Иван Андреевич скучал в одноместной палате. Судя по цвету лица и лежащей на постели газете, дела шли на поправку.
Щемящее чувство комом подкатило к горлу. Поставив пакет с продуктами на столик, Саша с болью смотрела на осунувшегося, постаревшего мужчину. Молча сжала холодную тонкую руку человека, который продолжал оставаться ее отцом, человека, который был на волосок от смерти.
— Вот… все пишут, комментируют, — Савицкий невольно прикрыл глаза. — Ко мне опять следователь приходил. Задавал вопросы. Центр закрыли. Вот так. Благое дело принесло горе и страдание. Почему так вышло?
Риторический вопрос Савицкого повис в воздухе.
Саша не стала на него отвечать. Говорить о человеческих пороках не было смысла. Да и Савицкий спросил это просто так, скорее думая о том, как станет объясняться с друзьями, как данный факт скажется на его репутации и бизнесе. Не до философии.
Саше стало неловко от того, что она прочитала мысли отца. Родителей не выбирают.
— Мы уезжаем. Я бы осталась, но… Тебе уже ничто не угрожает.
— Саша, я все слышал там, в реанимации. Если бы ты не говорила о своем муже, о жизни, о матери, я бы никогда не смог вернуться сюда. Спасибо тебе… Дочка. Пусть у тебя все будет хорошо, — еще слабый голос Савицкого дрогнул, по впалой щеке потекла непрошеная слеза и закатилась в поседевшую бороду.
Саша наклонилась и прижалась к его щеке. От бороды и усов стало щекотно, как в детстве.
— Ты тоже береги себя… отец.
Отцом Ивана Андреевича она назвала впервые. Слово само неожиданно слетело с губ. Она хотела сказать ему что-то важное, то, что сама поняла за эти две недели, но открылась дверь, и в палату зашли Стрельников, Инна Васильевна и Вера.
Заговорили они так же, как и вошли, все вместе. И только когда Вера Дмитриева протянула бумаги Савицкому, Инна Васильевна их выпроводила из палаты, пригрозив запретить посещения на неделю.
Вечером Стрельников и Саша, расположившись в вагоне фирменного поезда, возвращались обратно в Москву. Мимо проплыла окраина города, потом за окном начали мелькать огни дачных поселков, и только проехав Белую Церковь, они устало вытянулись на полках.
Под равномерный стук колес Саша, готовая провалиться в сон, вспомнила, что обещала позвонить.
Агнесса Харитоновна звонку обрадовалась.
— Как вы? — осторожно спросила Саша.
— Сашенька, я так ждала твоего звонка. Вот, опять обживаюсь в квартире. Словно заново на свет родилась. Немного приду в себя и обязательно съезжу в Ильинск на кладбище. Мы ведь обещали встречаться здесь, в Киеве, да вышло все иначе. Я уже и службу заказала в Михайловской церкви.

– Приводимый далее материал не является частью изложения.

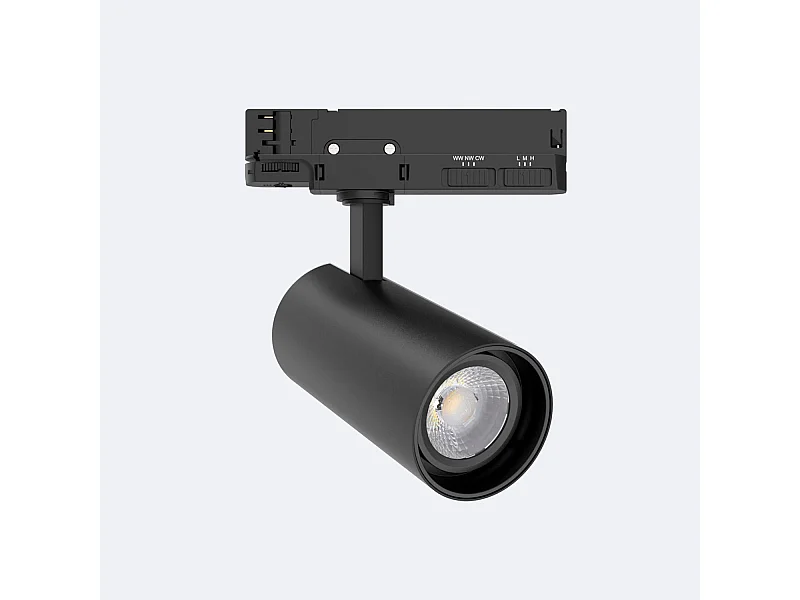 Spot LED sur Rail Triphasé 30W Fasano Dimmable Noir 3500K Blanc chaud
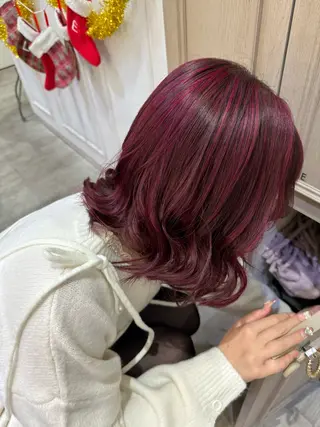 ミディアム カラー 横浜🍒ルーツカラー エクステ／RIEのヘアスタイル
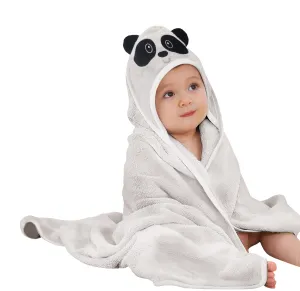 Sleepy Panda Cotton Hooded Baby Bath Towel with Baby Loofah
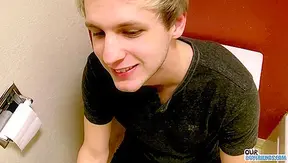 Blonde Beauty Sucks Cock in Public Restroom – Hot Blowjob Scene – OurBoyFriends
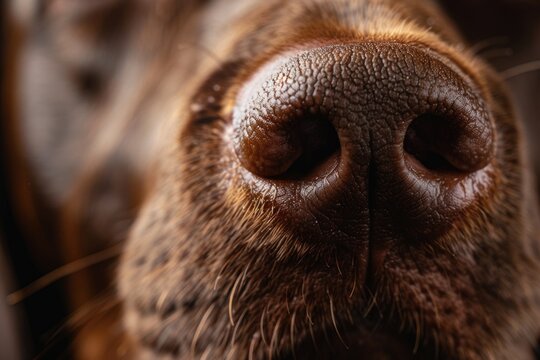 an endearing close-up of a chocolate brown dog's face, focusing particularly on its nose and eyes, which exude warmth and curiosity. The texture of the dog's nose and whiskers is highly detailed
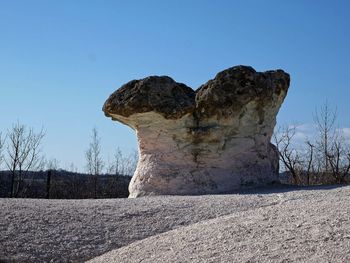 Rock formations on field against clear blue sky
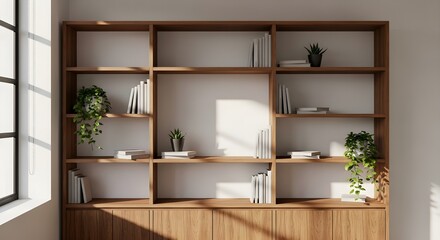 Empty Bookshelf with Natural Lighting – Knowledge and Growth Concept with Blank Copy Space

Последние слова Агнессе Харитоновне дались с трудом, и она тихонько заплакала в телефонную трубку.
Саша только успела попрощаться, как поезд въехал в зону без сотового покрытия. Трубка, прижатая к уху, замолчала.
Мелкий весенний дождь стучал в окно спального вагона, смывая с него грязные разводы.